REQUIRED WORK — Pick up the article on the Florida human trafficking bill after its final sentence and carry it forward.

PROVIDED PASSAGE —

┌──

Jackie Toledo unveils human trafficking crackdown proposal
Photo via Florida House.

Jackie Toledo on House floor
Florida ranks third in the nation for most reports to the Human Trafficking Hotline. 

Rep. Jackie Toledo is spearheading a proposal to crack down on human trafficking in Florida.

The bill (HB 1439) proposes a slew of provisions, including a prohibition of hourly rate offerings at hotels and motels.

It also seeks to raise Florida’s first-time penalty for those paying for sex, up from a first-degree misdemeanor to a third-degree felony.

Those provisions, among others, aim to address the ongoing demand of forced labor, Toledo said.

Dubbed the Human Trafficking Reduction Act, the bill would also require hotel operators make guests show ID at the time of occupancy under the measure. Toledo said the proposal enjoys the blessing of the Florida Restaurant and Lodging Association.

“We are not making room at our hotels here in Florida for trafficking,” said Republican Sen. Jennifer Bradley, who is sponsoring the companion measure in the Legislature’s upper chamber.

The bill — filed Monday — marks Toledo’s latest effort to curb the trend of forced labor in Florida.

In 2021, she successfully proposed a sweeping bill which, among other provisions, bolstered victim advocate training and provided confidentiality to the criminal records of human trafficking victims as they seek expungement.

“I said it last year and I will say it again, we want to make sure the message is loud and clear that Florida is closed to human trafficking,” Toledo said.

The new measure, Toledo explained, aims to build upon those provisions by broadening the confidentiality to include paperwork related to the expungement process.

└──

DATA RECORDS —
┌──

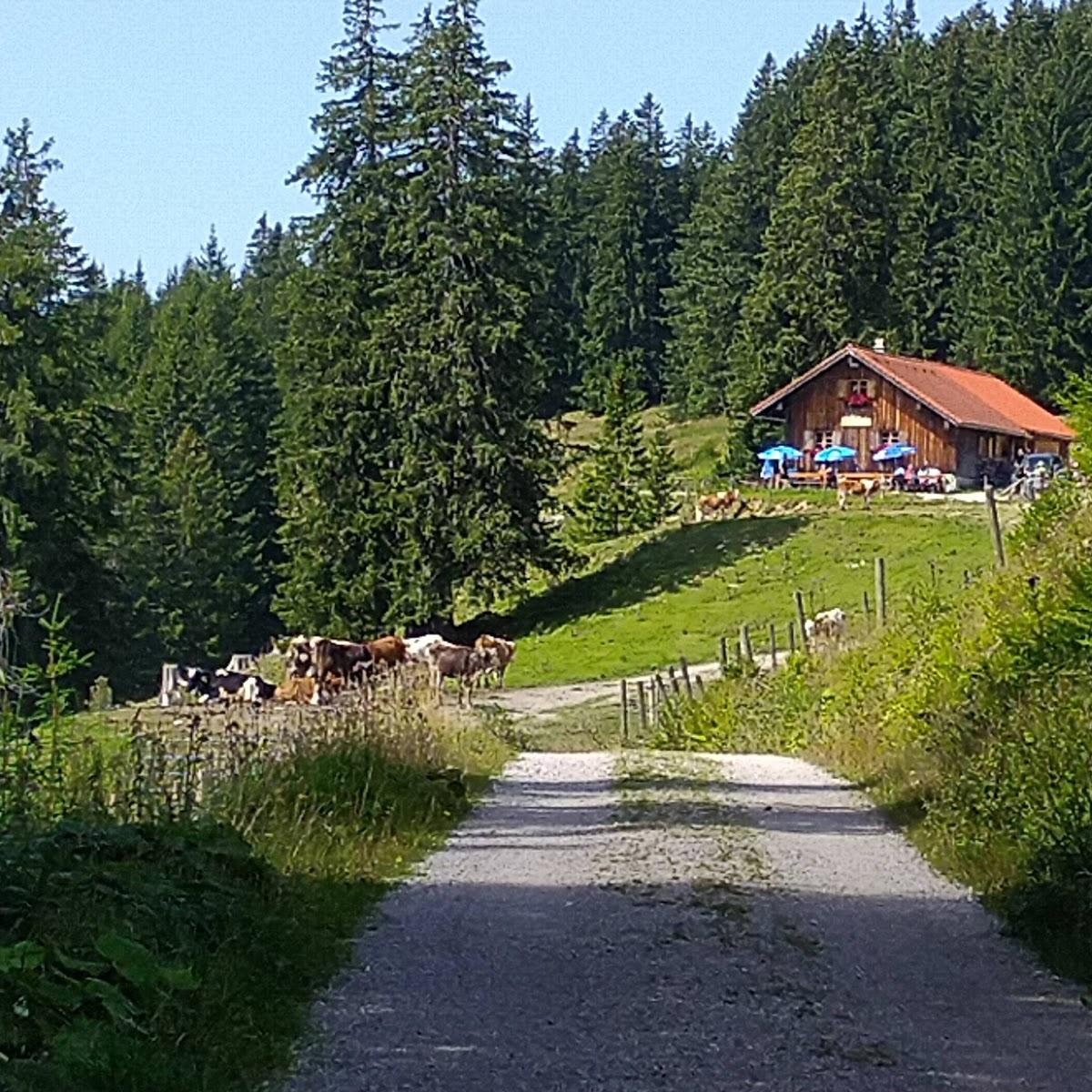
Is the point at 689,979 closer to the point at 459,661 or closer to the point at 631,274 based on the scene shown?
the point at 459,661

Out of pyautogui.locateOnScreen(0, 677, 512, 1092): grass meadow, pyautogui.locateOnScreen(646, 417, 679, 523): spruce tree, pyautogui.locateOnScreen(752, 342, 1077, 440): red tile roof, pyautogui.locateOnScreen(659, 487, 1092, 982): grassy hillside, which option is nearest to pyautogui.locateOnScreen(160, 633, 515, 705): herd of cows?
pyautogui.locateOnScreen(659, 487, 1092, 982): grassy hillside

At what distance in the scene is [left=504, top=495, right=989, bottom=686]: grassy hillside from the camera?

└──
┌──

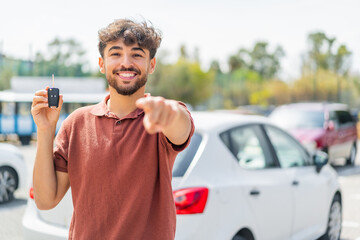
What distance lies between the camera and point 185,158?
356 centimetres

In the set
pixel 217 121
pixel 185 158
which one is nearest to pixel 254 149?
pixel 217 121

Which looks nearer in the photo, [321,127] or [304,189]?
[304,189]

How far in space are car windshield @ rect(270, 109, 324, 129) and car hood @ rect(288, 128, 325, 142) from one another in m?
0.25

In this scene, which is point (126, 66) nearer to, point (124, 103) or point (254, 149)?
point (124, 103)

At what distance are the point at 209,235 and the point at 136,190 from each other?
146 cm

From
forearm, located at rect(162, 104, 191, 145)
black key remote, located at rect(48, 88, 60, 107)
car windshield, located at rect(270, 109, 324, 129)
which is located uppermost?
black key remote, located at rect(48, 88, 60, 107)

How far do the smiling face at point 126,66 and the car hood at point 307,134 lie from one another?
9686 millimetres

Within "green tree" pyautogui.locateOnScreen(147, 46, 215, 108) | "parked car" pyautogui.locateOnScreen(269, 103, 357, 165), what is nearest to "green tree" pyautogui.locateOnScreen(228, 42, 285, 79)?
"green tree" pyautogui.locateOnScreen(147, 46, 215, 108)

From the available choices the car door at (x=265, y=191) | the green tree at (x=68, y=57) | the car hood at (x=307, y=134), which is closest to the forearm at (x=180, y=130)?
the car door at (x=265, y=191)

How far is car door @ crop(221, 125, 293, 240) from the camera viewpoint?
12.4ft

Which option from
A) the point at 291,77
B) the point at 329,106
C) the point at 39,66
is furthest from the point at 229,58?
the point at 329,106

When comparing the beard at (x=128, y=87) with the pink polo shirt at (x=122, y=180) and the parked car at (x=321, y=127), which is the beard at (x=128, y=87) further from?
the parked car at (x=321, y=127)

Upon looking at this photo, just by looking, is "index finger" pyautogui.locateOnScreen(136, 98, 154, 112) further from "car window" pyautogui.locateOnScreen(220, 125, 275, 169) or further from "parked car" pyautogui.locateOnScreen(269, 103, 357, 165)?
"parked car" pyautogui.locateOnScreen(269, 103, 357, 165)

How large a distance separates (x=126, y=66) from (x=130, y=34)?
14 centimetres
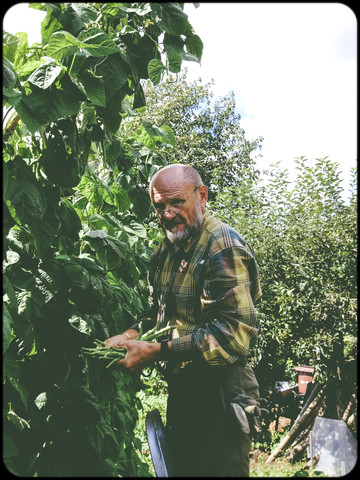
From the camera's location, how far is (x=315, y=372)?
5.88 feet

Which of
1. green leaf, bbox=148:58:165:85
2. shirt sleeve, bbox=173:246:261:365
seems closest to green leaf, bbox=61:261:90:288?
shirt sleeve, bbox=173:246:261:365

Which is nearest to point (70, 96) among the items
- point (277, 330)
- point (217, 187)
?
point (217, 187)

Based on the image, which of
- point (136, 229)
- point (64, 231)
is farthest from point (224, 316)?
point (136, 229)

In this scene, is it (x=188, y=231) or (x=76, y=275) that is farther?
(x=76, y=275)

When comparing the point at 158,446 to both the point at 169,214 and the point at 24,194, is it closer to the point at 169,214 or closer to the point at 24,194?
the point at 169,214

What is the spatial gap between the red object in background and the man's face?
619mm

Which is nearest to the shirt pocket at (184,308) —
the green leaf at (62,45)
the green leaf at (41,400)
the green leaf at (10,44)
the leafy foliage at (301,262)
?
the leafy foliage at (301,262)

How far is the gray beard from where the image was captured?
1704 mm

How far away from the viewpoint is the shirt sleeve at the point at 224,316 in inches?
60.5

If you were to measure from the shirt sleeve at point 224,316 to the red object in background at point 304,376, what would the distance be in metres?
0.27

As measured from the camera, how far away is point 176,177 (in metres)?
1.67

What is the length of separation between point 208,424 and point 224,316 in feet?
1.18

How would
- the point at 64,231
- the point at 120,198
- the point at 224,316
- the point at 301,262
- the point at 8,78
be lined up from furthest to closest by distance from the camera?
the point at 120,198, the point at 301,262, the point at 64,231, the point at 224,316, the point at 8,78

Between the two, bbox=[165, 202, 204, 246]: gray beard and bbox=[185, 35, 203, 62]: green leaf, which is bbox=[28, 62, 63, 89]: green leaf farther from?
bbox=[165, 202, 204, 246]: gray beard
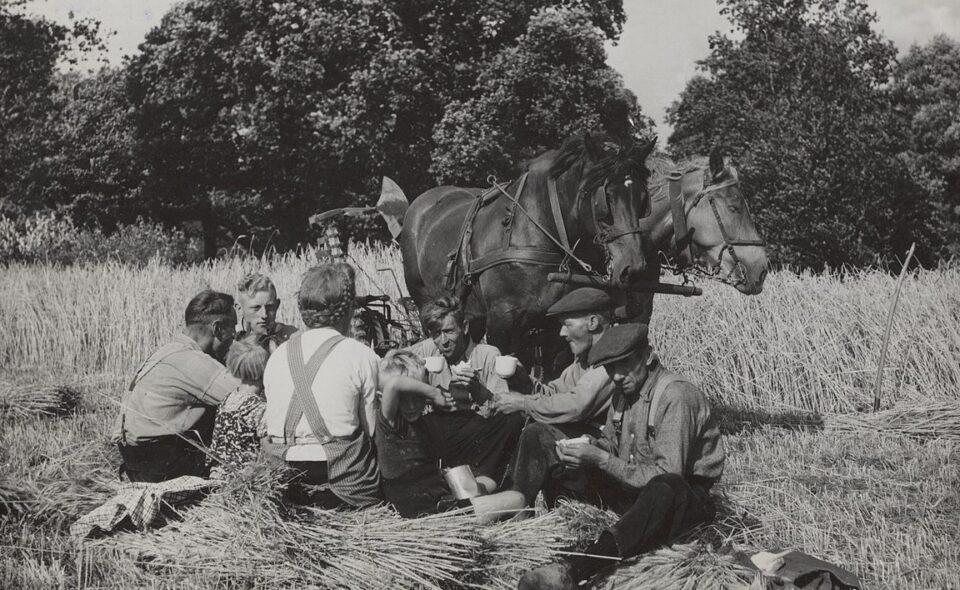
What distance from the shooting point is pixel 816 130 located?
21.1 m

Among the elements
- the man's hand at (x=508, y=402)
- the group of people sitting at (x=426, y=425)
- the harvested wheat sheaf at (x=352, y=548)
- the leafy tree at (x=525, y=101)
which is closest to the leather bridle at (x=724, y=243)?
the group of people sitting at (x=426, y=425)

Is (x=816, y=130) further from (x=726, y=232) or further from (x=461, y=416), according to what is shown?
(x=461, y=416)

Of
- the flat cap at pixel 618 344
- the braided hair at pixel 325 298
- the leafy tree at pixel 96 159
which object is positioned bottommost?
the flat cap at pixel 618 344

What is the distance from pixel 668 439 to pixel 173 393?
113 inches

└──
┌──

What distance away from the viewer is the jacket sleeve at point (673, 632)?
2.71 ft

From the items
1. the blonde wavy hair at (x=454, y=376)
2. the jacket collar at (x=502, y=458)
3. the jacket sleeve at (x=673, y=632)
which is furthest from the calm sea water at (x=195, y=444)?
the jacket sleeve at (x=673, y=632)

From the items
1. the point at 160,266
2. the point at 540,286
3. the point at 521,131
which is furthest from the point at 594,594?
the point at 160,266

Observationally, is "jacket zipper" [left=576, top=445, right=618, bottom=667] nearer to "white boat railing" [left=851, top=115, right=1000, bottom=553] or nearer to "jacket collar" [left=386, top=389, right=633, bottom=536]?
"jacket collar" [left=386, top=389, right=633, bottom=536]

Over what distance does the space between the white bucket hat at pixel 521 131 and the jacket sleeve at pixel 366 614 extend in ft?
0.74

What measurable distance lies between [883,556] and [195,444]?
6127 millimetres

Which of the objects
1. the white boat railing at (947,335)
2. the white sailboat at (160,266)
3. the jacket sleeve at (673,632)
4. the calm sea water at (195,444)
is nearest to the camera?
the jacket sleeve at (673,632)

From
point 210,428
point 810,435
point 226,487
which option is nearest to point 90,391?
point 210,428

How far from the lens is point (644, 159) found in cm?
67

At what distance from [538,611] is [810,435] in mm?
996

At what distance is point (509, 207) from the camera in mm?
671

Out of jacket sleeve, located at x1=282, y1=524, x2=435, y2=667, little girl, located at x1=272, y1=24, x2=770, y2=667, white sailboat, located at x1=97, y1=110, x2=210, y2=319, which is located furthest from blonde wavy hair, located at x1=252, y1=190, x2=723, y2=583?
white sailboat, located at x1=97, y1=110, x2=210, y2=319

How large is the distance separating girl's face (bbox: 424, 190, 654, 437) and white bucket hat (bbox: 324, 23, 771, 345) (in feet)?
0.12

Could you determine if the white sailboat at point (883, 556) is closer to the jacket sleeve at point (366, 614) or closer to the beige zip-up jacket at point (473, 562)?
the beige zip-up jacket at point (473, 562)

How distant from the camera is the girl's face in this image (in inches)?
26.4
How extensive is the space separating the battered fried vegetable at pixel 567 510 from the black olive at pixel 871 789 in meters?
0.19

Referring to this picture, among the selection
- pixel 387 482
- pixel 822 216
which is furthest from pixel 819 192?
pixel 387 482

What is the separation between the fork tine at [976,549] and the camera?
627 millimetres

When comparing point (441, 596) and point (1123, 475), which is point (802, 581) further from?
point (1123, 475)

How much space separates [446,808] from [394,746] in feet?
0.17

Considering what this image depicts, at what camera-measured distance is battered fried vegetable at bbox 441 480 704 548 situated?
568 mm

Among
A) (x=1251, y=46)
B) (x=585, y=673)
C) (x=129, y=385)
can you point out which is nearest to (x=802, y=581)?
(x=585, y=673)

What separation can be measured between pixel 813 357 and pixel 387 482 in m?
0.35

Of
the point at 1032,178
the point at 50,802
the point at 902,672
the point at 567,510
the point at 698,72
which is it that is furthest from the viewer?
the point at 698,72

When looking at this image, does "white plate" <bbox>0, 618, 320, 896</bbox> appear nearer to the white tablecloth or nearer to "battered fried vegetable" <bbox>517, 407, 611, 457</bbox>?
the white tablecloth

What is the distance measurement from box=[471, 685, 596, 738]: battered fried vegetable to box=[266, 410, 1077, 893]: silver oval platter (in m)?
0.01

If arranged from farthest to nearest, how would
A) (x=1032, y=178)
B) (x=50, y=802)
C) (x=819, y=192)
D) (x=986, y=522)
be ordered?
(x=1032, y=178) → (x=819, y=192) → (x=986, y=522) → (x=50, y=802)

└──

ANSWER TO THIS EXERCISE —
Laura Henderson, a victim of sex trafficking, joined Toledo as she unveiled the bill to press inside the Capitol. Henderson lauded Toledo’s effort and described the proposed changes as “vital” to her future.

Held captive for four years, Henderson said she has had trouble finding employment while she navigates the expungement process.

“The journey has not been easy and it has taken a long time to get through the healing and just to process it all,” Henderson said.

Florida ranks third in the nation for most reports to the Human Trafficking Hotline.

Speaking alongside other advocates, Toledo explained that trafficking does not discriminate based upon gender, age or citizenship, among other factors. The average age of sex trafficking victim, she said, is 12 to 14 years old. And 25% of victims, she added, are male.

“I know all too well the fears and concerns that we as parents carry as we send our children into the world,” said Toledo, a mother of five.

Toledo’s proposal includes a provision that would establish a statewide human trafficking data repository at the University of South Florida. The repository, she explained, will collect law enforcement data and help officials draft and evaluate combative strategies.

Brent Woody, who serves as the executive director of the Justice Restoration Center and attended the press conference, applauded the provision. He represents 150 survivors of human trafficking who are seeking expungement.

“Buying another person for sex in the state of Florida is a crime,” Woody said. “But for too long, sex buyers — those who fuel the sex trafficking industry — have received a slap on the wrist.”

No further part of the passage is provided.